Search code examples
pythonmachine-learningtrain-test-splitstandardized

Should i Standadize and detrend before train\test split?


I'm new to python and trying to perform a random forest regression task. I import my dataset that has 5 columns in total (including date column). My data is time dependant so i cannot use the train/test split. So instead i do the following

feature_cols = [ 'Rainfall' ,'Temperature','Usage amount']
target_v = df['water level']
X = df[feature_cols] 
y = target_v 

then i use the time series split in sklearn to split my data into train and test

from sklearn.model_selection import TimeSeriesSplit
tss = TimeSeriesSplit(n_splits = 3)
for train_index, test_index in tss.split(X):
    X_train, X_test = X.iloc[train_index, :], X.iloc[test_index,:]
    y_train, y_test = y.iloc[train_index], y.iloc[test_index]

Now i need to perform preprocessing such as scaling my data and removing the mean (detrend). So my question is what am i supposed to do first? i.e. do i remove the mean first then scale my data or i first scale then remove the mean?

Also do i perform the 2 techniques on my entire dataframe (df) or on a subset of my data (i.e. just on the training data)? If it's a subset how do i do this?

Here is an example of scaling and mean removal i had tried on my entire dataframe

from sklearn.preprocessing import StandardScaler
scaler = StandardScaler()
df = pd.DataFrame(scaler.fit_transform(df), columns=df.columns, index=df.index)

mean = np.mean((df.values), axis=-1, keepdims=True)
detrended = df - mean

Then i used detrended dataframe for spliting my data into train and test and ran my models. Am not sure if this is the correct approach? any help will be appretiated, thank you


Solution

  • You almost always standardize after train test splitting your data. When you’re later getting real world data to test your model on later, you aren’t going to be able to go back and modify your scalers or its going to mess with your model. Some might even consider including the test data in scaling overfitting since you’re kinda cheating by letting the network account for the test data while scaling.

    So what you should do first is Train Test Split. Then fit the Scaler to the training data, transform the training data with the Scaler, and then Transform the testing data using the same scaler without refitting. By doing this you ensure the same values are represented in the same way for all future data that could be pumped into the network

    ———————

    Sklearn has two functions: fit and transform. Fit updates the the parameters of the Scaler (how it scales data) to match your data.

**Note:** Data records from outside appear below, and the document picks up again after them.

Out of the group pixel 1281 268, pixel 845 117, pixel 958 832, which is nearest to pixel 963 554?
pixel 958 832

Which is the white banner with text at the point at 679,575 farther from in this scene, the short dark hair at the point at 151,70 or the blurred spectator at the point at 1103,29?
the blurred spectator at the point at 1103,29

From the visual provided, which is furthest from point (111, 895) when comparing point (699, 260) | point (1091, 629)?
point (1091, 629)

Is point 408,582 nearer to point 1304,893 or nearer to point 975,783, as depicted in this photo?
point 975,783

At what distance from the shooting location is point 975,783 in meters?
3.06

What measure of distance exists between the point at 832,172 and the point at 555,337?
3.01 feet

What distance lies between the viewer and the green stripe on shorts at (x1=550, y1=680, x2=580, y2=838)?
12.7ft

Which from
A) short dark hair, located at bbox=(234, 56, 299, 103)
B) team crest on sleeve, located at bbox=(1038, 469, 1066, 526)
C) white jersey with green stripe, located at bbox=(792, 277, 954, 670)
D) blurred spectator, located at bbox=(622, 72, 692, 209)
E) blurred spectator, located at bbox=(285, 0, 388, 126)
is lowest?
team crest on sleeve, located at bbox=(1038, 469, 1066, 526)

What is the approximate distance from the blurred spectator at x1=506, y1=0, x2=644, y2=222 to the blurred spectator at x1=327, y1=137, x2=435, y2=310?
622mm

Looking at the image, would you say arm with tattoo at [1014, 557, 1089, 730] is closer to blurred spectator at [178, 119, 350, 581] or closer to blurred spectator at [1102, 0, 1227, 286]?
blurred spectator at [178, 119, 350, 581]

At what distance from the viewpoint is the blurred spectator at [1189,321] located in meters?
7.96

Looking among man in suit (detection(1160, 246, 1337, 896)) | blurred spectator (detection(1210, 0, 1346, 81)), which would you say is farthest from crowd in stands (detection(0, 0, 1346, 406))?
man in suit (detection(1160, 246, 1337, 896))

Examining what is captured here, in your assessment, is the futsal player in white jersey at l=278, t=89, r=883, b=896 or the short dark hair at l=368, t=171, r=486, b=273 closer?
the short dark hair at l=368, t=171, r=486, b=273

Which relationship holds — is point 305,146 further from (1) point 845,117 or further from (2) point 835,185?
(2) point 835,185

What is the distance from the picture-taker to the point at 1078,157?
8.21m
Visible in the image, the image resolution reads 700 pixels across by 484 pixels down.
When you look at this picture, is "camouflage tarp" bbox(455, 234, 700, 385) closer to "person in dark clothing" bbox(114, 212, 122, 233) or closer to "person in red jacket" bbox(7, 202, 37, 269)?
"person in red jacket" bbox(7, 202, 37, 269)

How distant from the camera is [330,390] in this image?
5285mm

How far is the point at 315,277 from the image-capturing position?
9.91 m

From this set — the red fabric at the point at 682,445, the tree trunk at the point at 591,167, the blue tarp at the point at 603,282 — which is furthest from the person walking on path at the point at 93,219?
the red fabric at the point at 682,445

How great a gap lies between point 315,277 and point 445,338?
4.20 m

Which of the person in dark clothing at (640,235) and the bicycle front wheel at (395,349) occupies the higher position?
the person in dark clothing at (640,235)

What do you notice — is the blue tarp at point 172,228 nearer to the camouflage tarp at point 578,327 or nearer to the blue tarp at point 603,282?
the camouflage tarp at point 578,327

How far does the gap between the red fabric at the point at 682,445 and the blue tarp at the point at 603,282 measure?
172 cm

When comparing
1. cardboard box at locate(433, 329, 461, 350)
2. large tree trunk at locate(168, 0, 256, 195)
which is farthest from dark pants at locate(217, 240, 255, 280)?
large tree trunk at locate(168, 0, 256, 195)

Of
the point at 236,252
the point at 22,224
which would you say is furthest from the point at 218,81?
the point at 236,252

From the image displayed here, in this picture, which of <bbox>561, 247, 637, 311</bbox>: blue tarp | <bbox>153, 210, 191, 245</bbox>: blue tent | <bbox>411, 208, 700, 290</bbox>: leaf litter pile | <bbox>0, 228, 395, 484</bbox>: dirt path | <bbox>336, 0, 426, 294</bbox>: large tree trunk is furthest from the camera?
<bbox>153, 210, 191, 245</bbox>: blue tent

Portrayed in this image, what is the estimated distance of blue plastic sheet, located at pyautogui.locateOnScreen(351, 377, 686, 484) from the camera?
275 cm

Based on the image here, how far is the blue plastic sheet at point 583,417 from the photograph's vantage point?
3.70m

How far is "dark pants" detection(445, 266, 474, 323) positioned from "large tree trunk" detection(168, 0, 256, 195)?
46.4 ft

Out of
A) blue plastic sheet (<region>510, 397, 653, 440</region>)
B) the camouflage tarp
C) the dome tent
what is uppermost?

Transform Applies the Scaler to your data so your data is scaled. Sklearn also has another function that fits and transforms simultaneously (fit_transform).

    We want to Tune our scaler to our training set and then scale the data, so we run fit_transform. For our test set, we don’t want the Scaler to adjust how it scales data, we just want it to scale our data, so we scale in the same way we did for the training set. So this time we only run Transform.

    You can fit and transform on both your features and labels if you desire, though it’s a lot less important to scale your labels because you don’t end up with the same issues when it comes to differences in the scale of values between your features.